Collected data:

■ ■ ■ ■

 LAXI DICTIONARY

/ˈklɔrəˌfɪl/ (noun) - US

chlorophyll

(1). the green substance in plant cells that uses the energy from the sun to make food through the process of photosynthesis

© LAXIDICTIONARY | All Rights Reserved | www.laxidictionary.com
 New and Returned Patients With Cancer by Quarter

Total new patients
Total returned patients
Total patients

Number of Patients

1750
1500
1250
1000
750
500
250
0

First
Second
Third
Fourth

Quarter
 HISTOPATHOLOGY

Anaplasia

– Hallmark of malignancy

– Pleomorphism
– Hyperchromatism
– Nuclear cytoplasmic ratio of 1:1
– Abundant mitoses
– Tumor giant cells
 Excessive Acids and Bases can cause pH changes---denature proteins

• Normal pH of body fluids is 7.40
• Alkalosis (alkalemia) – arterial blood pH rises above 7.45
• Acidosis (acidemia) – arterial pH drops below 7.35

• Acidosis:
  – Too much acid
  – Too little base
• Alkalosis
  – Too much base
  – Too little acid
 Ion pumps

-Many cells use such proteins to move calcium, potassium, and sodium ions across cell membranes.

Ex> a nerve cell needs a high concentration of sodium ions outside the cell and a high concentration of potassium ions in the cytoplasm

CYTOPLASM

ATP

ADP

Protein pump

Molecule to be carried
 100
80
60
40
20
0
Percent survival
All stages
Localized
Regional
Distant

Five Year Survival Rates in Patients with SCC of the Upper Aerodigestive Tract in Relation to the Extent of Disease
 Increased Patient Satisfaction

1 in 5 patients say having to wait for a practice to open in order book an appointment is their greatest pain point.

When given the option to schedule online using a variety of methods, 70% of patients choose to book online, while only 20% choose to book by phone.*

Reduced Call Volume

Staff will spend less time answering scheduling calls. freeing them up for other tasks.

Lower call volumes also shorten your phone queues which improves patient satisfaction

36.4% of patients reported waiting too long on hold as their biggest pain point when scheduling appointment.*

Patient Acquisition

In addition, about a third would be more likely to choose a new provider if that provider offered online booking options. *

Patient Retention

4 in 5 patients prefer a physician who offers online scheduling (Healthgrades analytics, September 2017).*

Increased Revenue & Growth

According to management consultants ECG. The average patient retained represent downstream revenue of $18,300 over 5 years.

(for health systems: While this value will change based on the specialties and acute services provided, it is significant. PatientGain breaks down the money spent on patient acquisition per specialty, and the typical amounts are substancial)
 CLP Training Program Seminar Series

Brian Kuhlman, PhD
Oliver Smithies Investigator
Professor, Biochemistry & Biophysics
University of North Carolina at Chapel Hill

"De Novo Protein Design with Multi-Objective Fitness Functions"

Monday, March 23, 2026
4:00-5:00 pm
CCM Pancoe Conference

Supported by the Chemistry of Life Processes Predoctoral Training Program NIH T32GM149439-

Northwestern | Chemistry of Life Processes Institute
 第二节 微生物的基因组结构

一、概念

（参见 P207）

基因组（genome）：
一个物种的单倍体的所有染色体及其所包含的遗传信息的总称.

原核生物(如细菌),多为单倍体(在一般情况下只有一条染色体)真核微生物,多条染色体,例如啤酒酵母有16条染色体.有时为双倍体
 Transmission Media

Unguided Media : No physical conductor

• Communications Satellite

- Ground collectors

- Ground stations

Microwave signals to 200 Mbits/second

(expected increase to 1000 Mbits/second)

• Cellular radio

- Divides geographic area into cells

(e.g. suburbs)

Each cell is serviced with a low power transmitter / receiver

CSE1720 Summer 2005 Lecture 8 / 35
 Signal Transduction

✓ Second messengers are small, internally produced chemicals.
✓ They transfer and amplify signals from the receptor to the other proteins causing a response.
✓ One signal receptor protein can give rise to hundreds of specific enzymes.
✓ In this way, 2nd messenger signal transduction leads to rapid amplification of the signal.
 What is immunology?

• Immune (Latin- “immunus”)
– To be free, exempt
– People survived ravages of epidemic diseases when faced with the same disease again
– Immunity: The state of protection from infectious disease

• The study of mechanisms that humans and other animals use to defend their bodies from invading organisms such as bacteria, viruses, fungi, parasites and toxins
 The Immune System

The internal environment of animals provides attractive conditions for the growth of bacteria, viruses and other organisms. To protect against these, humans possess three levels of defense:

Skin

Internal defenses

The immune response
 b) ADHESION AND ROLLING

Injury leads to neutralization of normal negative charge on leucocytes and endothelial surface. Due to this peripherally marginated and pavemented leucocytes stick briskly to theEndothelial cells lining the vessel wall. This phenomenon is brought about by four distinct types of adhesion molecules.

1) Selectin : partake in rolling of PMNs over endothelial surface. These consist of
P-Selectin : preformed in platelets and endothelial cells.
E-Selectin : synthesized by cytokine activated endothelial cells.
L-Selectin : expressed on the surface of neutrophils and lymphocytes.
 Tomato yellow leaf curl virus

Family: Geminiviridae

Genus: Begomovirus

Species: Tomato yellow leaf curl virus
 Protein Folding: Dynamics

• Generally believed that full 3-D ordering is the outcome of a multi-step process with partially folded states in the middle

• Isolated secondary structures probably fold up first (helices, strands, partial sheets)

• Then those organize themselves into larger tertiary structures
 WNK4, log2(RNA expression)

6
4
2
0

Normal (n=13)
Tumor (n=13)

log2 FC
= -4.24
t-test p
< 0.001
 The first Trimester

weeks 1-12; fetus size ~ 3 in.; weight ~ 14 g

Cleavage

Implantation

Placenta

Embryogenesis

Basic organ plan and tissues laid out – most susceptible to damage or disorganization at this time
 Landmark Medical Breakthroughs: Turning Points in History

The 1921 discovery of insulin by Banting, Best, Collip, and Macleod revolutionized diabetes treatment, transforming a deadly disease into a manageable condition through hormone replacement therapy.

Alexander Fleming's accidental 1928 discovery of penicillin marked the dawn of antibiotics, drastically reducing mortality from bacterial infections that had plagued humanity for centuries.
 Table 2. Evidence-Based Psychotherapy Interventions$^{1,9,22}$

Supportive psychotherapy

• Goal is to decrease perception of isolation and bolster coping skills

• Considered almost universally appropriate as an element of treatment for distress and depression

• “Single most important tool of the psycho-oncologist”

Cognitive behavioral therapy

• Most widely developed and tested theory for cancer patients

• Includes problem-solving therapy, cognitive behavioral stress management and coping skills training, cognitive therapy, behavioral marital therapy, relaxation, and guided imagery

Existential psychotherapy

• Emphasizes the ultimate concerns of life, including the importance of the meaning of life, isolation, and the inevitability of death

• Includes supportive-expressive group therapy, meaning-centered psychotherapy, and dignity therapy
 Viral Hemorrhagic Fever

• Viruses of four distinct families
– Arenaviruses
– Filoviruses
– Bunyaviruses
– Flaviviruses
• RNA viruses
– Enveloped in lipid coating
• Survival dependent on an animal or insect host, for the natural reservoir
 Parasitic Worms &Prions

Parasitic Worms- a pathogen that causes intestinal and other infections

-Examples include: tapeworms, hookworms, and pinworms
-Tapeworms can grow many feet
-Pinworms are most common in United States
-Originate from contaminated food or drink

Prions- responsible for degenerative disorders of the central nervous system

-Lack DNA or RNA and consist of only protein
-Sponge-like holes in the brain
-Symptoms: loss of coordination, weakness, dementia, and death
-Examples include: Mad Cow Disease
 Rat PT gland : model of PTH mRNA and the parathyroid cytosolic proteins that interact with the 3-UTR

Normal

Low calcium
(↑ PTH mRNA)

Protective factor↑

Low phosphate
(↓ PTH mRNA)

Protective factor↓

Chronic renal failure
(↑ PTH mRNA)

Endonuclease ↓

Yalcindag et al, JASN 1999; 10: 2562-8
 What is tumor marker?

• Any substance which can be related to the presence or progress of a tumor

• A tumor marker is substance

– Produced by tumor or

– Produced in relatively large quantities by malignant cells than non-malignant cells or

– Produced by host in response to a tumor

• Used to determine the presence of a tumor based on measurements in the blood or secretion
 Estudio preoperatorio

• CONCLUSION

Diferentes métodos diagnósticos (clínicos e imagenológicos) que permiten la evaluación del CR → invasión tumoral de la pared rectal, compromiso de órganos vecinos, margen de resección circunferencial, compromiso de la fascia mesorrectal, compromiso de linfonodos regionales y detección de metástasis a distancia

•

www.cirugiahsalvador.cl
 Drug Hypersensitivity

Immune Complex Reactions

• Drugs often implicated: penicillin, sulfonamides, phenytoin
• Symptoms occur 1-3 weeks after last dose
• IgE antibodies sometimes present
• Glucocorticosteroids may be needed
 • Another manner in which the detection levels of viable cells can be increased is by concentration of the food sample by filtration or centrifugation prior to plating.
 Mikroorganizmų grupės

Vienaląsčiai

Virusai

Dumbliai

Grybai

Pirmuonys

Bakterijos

■ ■ ■ ■

- [WHAT IS BEING ASKED]: Count each line of the entries that holds the word "presence", then state the total and nothing more.

- [ANSWER BOX]: 2